● Collected data entries
====

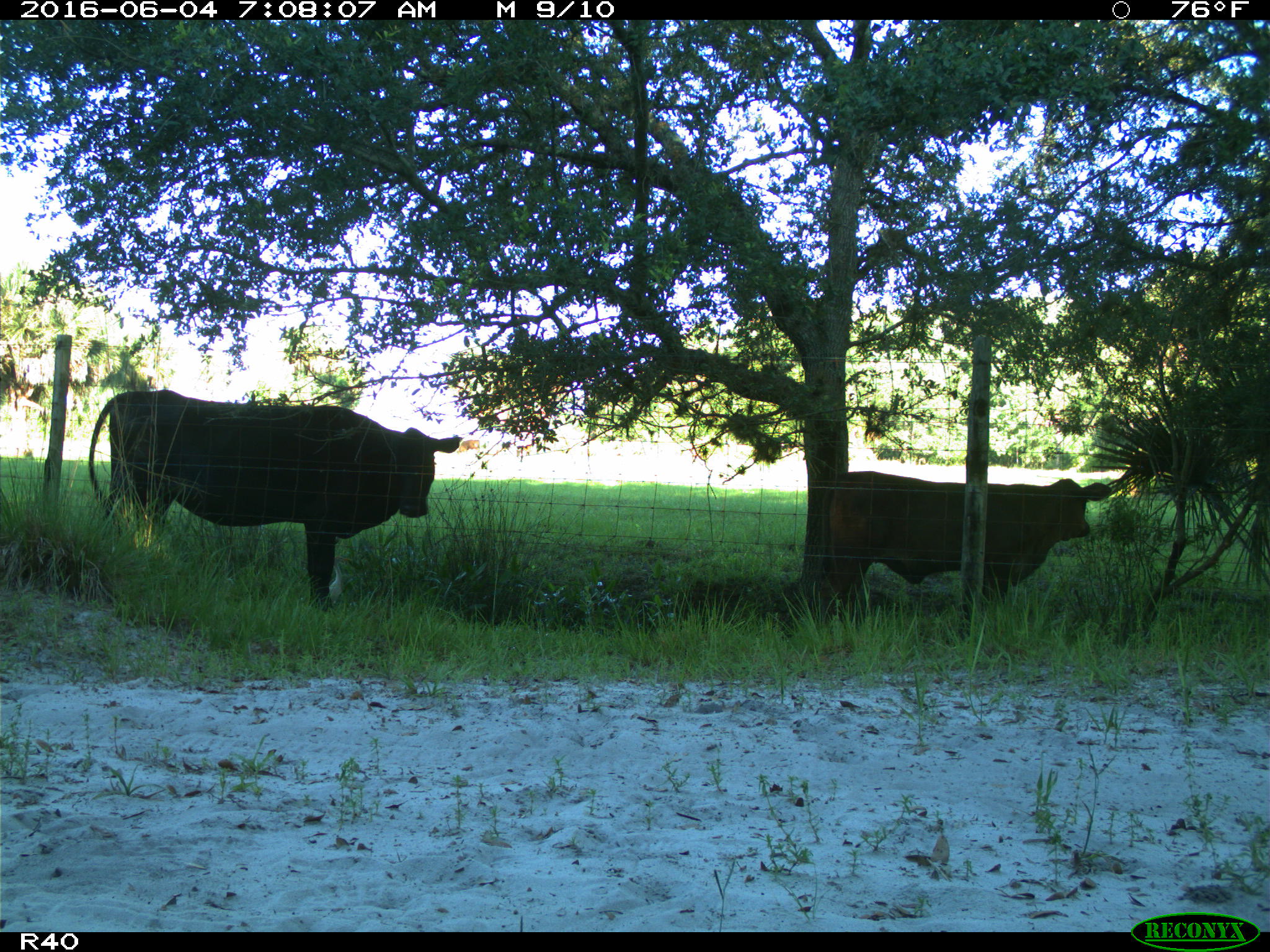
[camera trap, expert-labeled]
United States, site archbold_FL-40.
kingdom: Animalia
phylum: Chordata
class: Mammalia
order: Artiodactyla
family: Bovidae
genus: Bos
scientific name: Bos taurus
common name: domestic cow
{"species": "Bos taurus (domestic cow)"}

====

● Activity
Line by line, print the records exactly, leaving the pictures behind.

● Completed exercise
[camera trap, expert-labeled]
United States, site archbold_FL-40.
kingdom: Animalia
phylum: Chordata
class: Mammalia
order: Artiodactyla
family: Bovidae
genus: Bos
scientific name: Bos taurus
common name: domestic cow
{"species": "Bos taurus (domestic cow)"}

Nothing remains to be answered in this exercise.